Danger Spots when Getting Rich Quick!

December 03, 2010

When I read the article, Getting Rich Quick: True Tales of Overnight Millionaires, I had a few thoughts (which means that I’ll probably write mores blogs about it).  The first thought was, “All I need is that one great idea and I’ll be in the ranks of overnight millionaires.”  Then, I thought about how long it takes to be an “overnight success,” and how many instant millionaires (lottery winners, recipients of lawsuit proceeds, inventors, etc.) I have seen during my career and how many have blown through the money as fast as they received it.  Getting “rich” is difficult, but staying there is even harder.

One of the major obstacles to remaining wealthy, once your wealth has been acquired, may be the people you love.  There is nothing like an abundance of cash being available (and people knowing that you have it) to bring out a seemingly endless line of people who need “just a little help.”  I’m all in favor of helping those less fortunate and those you love, but I’d hardly call helping your best friend from 2nd grade (who you have haven’t seen in 25 years) start a music label anything resembling a charitable endeavor.  People are often amazed by the number and types of requests they receive from people they have known their whole life when a sudden inflow of money occurs.  Human nature is to want to help, but there has to be limits!  Helping friends and family is a good thing, until it’s so much that it’s the worst thing ever.

Spending on extravagant purchases is another way I have seen “instant millionaires” become candidates for bankruptcy in a short period of time.  Should you celebrate?  Absolutely!  But in all things, moderation.  The quickest way to lose a fortune is to spend a fortune!  There is an abundance of stories about people who have lost their fortune by spending on houses, cars, jewelry, gifts, travel, etc.  Even those with significant wealth need to have some spending discipline.  Budgeting isn’t just for “the rest of us,” it matters to millionaires too.

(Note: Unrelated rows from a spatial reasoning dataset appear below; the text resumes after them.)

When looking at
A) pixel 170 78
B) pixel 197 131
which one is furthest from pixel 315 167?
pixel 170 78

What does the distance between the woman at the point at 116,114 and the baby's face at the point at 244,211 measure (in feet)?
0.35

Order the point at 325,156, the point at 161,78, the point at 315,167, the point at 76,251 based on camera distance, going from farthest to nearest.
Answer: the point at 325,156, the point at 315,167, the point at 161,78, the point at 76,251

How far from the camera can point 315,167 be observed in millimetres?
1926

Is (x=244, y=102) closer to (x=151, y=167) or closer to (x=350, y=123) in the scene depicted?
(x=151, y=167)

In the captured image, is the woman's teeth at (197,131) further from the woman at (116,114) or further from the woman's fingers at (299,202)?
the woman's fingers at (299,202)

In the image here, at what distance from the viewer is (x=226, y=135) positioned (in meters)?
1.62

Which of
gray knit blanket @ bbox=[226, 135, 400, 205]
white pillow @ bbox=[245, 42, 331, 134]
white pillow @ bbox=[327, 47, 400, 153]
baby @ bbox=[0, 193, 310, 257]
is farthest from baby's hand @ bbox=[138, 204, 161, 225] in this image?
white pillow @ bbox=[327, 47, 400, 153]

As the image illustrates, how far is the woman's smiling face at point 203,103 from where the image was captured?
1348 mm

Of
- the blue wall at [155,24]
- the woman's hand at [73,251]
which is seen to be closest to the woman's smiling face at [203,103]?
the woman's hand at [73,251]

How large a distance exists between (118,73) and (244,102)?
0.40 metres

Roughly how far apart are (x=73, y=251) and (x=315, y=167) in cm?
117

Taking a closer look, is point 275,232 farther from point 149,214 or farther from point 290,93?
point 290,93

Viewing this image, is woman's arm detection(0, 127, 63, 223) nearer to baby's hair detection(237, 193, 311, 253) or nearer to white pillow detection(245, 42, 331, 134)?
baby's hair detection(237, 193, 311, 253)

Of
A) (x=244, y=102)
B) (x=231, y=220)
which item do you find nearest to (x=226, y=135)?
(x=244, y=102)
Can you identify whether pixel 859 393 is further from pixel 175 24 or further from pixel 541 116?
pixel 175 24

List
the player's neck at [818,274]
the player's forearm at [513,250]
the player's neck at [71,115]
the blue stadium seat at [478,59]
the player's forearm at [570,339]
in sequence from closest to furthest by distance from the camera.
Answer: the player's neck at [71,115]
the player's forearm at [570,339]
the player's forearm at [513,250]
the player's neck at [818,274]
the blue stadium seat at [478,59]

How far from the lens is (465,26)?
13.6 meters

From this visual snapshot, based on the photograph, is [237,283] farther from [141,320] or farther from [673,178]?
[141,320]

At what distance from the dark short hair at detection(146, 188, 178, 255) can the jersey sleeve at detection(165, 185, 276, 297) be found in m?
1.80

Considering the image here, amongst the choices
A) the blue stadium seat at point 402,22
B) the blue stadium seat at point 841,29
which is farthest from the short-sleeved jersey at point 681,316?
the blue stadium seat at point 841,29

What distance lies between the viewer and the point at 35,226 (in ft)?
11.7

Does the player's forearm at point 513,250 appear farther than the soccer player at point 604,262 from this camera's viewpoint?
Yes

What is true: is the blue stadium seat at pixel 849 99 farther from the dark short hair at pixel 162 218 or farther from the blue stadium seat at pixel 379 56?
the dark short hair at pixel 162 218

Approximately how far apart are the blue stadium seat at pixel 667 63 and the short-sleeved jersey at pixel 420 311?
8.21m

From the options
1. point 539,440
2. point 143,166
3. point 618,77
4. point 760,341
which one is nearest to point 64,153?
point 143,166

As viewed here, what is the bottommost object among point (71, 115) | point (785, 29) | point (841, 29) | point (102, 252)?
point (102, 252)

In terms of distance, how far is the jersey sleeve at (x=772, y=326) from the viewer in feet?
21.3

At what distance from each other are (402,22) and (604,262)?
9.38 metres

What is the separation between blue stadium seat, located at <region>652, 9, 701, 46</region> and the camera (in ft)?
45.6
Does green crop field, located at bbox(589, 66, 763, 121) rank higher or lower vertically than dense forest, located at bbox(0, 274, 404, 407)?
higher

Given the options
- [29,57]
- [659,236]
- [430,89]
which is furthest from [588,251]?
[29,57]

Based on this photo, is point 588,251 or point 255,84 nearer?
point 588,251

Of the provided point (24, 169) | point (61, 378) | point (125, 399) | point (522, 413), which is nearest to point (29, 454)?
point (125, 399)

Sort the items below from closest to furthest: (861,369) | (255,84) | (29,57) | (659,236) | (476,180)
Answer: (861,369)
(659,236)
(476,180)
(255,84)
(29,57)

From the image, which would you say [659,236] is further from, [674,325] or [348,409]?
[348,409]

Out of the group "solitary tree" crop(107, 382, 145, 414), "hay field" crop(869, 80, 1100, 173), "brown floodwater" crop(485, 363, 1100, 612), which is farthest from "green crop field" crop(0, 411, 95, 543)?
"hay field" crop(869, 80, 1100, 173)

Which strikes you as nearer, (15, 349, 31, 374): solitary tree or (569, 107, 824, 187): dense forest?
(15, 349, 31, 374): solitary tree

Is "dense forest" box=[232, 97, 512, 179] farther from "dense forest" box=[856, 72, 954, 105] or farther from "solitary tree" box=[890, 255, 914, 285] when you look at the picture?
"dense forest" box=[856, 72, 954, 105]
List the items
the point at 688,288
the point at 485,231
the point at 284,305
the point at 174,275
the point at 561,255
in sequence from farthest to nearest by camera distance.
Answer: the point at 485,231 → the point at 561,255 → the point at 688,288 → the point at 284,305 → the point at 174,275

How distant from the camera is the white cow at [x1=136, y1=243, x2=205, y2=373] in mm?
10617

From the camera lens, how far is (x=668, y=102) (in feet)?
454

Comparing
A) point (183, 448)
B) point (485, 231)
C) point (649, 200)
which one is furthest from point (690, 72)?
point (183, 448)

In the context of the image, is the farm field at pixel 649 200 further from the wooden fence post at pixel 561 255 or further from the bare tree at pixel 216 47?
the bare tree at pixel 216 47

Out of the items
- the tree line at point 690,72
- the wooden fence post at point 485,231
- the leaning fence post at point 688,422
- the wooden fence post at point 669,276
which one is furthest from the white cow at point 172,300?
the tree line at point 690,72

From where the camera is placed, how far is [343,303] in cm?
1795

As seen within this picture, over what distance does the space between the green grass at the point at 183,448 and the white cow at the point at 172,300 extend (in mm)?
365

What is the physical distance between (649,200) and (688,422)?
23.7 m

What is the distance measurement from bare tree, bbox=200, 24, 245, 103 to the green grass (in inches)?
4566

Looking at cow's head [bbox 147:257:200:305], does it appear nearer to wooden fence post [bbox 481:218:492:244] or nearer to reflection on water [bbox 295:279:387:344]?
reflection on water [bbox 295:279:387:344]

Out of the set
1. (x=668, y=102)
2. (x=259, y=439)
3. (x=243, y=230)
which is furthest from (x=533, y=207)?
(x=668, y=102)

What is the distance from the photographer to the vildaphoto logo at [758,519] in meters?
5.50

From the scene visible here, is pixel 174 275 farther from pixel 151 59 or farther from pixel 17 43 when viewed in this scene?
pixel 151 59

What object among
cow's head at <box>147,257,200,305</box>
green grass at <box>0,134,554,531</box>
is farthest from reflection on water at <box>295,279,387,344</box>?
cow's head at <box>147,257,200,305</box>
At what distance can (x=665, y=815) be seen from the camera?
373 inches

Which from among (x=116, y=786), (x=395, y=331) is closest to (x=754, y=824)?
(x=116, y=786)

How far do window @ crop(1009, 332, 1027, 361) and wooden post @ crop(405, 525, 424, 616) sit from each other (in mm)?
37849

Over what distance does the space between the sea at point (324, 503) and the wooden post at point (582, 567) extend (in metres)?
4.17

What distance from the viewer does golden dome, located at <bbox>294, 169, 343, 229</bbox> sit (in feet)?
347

Another area that “helps” people lose their wealth is poor financial advice.  Unfortunately, the Bernie Madoff scandal only served to illustrate that not all people in the business of money management are honest and ethical.  The overwhelming majority of financial planners/ financial advisors are of the highest integrity.  Those who aren’t can tarnish the reputation of the industry, though.  Poor advice from tax, legal and financial professionals has been ruinous for some.  Here’s a quick article on how to choose a financial planner.  The time-honored expression “if it sounds too good to be true, it probably is” should be a starting point for evaluating advice.  I’ll address this topic in more depth in a future blog, too.

Should you, through your hard work and effort, become an “overnight success” (or if you’ve already built your wealth), beware of a few danger spots.  Your desire to help people you know and love, your “new” spending habits, and poor financial advice are the fastest ways I have seen people lose the fortune they made.  If you can successfully avoid those traps, the hard job of staying wealthy can be accomplished.